Together they plan a means of escape, wherein he will come each night (thus avoiding the enchantress who visited her by day), and bring her silk, which Rapunzel will gradually weave into aladder. Before the plan can come to fruition, however, Rapunzel foolishly gives the prince away. In the first edition of Grimm’s Fairy Tales, Rapunzel innocently says that her dress is getting tight around her belly (indicating pregnancy); in subsequent editions, she asks the witch (in a moment of forgetfulness) why it is easier for her to draw up the prince than her. In anger, Dame Gothel cuts short Rapunzel’s braided hair and casts her out into the wilderness to fend for herself. When the prince calls that night, the enchantress lets the severed braids down to haul him up. To his horror, he finds himself staring at the witch instead of Rapunzel, who is nowhere to be found. When she tells him in anger that he will never see Rapunzel again, he leaps from the tower in despair and is blinded by the thorns below. In another version, the witch pushes him and he falls on the thorns, thus becoming blind.
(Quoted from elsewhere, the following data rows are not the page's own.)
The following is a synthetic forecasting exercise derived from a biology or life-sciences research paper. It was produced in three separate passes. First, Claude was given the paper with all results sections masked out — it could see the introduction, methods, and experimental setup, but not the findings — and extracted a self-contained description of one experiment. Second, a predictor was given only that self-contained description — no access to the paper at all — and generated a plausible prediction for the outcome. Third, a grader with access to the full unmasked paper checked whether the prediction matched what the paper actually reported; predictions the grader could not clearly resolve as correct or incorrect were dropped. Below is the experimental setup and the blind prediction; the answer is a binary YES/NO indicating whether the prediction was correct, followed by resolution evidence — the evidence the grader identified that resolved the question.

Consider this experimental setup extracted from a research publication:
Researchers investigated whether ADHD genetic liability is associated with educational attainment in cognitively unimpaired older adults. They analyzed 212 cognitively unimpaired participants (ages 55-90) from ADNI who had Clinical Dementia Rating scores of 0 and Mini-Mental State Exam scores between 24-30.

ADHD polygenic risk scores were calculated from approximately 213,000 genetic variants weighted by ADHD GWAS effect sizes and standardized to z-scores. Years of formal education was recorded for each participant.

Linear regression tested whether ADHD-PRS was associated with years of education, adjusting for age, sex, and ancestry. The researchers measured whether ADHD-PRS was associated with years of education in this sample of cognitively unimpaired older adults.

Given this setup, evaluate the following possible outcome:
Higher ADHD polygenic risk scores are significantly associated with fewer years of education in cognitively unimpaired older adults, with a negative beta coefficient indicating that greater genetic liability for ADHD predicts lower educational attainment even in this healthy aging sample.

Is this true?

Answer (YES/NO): YES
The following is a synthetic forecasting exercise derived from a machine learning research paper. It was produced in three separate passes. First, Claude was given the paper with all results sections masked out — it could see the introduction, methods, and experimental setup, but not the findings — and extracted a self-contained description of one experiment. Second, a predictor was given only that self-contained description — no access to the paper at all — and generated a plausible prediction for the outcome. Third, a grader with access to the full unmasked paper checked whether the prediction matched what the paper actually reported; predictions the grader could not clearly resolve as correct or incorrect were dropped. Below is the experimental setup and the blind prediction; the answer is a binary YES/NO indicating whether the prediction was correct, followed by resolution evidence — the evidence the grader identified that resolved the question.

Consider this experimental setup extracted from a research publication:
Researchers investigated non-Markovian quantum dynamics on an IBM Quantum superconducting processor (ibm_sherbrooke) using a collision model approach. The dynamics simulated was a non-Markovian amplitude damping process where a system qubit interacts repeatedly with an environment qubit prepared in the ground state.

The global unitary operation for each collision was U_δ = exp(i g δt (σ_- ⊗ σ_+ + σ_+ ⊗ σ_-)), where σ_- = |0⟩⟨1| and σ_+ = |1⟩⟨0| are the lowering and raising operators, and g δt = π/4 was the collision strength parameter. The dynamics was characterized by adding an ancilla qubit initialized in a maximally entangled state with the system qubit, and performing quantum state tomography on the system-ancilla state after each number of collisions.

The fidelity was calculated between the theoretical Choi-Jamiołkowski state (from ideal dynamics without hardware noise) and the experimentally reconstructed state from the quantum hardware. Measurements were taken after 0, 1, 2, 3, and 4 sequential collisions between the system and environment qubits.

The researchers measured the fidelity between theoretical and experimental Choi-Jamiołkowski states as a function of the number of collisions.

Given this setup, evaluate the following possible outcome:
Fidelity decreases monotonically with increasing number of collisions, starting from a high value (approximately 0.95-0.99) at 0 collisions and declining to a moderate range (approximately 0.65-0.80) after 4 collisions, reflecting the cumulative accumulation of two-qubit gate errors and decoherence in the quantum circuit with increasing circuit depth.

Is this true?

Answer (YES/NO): NO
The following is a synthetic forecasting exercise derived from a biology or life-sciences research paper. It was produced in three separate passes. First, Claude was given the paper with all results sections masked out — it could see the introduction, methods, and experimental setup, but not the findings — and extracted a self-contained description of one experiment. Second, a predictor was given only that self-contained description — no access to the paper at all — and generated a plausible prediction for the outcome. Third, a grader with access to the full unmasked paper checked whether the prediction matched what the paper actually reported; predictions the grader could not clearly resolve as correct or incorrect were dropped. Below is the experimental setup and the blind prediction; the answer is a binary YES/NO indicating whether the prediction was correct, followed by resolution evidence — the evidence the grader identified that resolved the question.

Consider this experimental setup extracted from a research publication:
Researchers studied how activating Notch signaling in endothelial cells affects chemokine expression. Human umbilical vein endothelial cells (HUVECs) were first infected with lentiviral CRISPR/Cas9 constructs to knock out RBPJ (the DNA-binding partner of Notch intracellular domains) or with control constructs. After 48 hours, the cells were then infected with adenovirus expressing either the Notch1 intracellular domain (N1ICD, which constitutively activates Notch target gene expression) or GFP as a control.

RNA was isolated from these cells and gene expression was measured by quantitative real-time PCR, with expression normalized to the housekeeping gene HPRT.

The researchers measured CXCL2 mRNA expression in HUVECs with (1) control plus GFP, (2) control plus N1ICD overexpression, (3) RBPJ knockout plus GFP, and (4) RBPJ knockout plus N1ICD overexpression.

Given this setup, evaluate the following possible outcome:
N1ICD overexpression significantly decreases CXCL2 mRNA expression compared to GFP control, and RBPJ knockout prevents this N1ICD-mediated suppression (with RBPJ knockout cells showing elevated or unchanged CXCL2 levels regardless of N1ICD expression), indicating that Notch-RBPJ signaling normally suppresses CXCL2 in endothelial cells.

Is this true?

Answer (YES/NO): NO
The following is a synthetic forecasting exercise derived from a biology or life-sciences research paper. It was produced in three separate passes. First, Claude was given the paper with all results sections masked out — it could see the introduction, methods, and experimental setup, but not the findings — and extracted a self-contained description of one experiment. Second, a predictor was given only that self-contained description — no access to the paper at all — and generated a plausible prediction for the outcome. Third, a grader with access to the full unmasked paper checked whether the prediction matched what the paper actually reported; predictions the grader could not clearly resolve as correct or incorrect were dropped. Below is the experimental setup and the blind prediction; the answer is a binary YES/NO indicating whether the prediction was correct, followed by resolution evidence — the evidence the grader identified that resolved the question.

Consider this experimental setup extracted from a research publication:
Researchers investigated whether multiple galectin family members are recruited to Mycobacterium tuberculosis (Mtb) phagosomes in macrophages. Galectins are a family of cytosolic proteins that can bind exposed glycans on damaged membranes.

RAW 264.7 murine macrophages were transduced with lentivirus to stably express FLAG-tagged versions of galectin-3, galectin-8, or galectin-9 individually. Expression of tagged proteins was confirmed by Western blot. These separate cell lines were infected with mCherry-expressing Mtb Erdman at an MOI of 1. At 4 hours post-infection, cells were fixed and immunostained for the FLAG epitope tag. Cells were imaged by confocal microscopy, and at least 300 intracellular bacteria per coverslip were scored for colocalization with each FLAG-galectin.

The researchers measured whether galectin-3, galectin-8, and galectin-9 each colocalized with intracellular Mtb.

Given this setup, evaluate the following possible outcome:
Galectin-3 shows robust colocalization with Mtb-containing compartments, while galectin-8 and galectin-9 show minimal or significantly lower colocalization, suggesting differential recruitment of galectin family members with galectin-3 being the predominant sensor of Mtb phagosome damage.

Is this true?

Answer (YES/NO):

For months he wanders through the wastelands of the country. One day, as Rapunzel sings while she fetches water, the prince hears Rapunzel’s voice again, and they are reunited. When they fall into each others’ arms, her tears immediately restore his sight. In another variation, it is said that Rapunzel eventually gives birth to twin boys (in some variations, a girl and a boy). The prince leads her to his kingdom, where they live happily ever after.
In another version of the story, the story ends with the revelation that the witch had untied Rapunzel’s braid after the prince leapt from the tower, and the braid slipped from her hands and landed far below, leaving her trapped in the tower.